- 32°22′31″N 86°18′21″W﻿ / ﻿32.3752°N 86.3057°W
- Location: 219 Adams Ave, Montgomery, Alabama
- Country: United States
- Denomination: Roman Catholic Church
- Website: www.stpetermontgomery.net

History
- Status: Parish church
- Founded: 1834
- Dedication: St. Peter

Architecture
- Functional status: Active
- Architectural type: Church
- Style: Exterior: Spanish Colonial · interior: Romanesque Revival

Administration
- Province: Mobile
- Diocese: Mobile

Clergy
- Vicar: Rev A. Jayaraj
- Pastor: Rev. Saleth Mariadoss

= St. Peter Catholic Church (Montgomery, Alabama) =

St. Peter Catholic Church is the first Roman Catholic Church in Montgomery, Alabama, and the third oldest Catholic church in Alabama. It was opened in 1834, but had no resident pastor until 1850. Many of the church's original parishioners were converts from wealthy, educated, Protestant families.

== Church history ==
=== Construction history ===

==== 1800s ====
In 1833, arrangements were made to build the church on a property, donated by Edward Hanrick, on the corner of Lawrence Street and Adams Avenue. It is the only church in Montgomery that had to collect a building fund. In April 1834, a small frame building, the first church on the site, was consecrated by Bishop Michael Portier of Mobile.

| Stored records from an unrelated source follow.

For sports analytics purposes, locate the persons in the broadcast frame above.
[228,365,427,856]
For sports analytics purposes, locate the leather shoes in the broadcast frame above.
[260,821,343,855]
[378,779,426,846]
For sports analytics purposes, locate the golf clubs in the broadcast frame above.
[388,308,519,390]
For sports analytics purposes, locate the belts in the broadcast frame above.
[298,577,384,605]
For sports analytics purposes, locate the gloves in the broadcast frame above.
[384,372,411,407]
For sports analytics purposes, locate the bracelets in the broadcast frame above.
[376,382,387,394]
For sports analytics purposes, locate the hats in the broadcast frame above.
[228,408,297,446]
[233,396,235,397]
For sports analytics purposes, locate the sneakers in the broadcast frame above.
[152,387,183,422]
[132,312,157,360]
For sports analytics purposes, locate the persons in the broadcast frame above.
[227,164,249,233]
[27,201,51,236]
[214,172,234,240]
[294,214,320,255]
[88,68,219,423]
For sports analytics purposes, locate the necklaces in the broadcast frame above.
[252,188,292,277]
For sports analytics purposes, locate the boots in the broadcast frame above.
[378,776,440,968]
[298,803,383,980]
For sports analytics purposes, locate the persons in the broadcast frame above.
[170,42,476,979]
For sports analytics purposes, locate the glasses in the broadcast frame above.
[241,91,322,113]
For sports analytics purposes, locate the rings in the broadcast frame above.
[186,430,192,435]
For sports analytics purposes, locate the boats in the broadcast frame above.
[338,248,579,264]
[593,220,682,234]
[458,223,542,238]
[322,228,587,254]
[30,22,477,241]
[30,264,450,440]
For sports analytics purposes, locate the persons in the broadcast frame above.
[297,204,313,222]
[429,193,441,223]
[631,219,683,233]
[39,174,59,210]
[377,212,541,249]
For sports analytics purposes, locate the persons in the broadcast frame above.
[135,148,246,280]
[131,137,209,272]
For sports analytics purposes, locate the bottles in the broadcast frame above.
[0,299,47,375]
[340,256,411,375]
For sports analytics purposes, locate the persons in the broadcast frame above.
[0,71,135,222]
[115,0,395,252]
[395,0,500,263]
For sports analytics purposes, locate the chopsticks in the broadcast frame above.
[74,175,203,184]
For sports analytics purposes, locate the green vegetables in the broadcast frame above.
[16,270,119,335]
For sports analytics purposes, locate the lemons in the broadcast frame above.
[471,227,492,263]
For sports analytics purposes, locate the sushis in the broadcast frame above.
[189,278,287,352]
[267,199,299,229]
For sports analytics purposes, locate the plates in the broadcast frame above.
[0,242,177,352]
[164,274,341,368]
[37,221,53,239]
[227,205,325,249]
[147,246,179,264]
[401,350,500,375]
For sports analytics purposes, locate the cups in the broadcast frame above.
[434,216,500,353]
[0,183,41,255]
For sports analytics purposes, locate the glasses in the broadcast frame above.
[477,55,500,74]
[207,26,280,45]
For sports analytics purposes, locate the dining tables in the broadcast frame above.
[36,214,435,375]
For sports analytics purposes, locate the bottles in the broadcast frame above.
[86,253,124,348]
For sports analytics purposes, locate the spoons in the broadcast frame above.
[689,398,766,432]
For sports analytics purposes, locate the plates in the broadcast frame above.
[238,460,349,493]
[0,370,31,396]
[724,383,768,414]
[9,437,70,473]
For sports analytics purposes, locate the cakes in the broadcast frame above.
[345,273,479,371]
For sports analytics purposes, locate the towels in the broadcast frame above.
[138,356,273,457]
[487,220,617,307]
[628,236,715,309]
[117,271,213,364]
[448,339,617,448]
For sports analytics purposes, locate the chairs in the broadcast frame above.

In 1851, it was decided that the church was too small for the growing congregation. A new church was built next to the smaller one and was complete in 1852. By 1854, the building cost $7,000 and was paid for in gold. The second consecration occurred in 1854 by Bishop Timon of Louisiana, assisted by Bishop Michael Portier. In 1882, twenty-five feet were added to the front of the building, along with towers, during Reverend Savage's time there.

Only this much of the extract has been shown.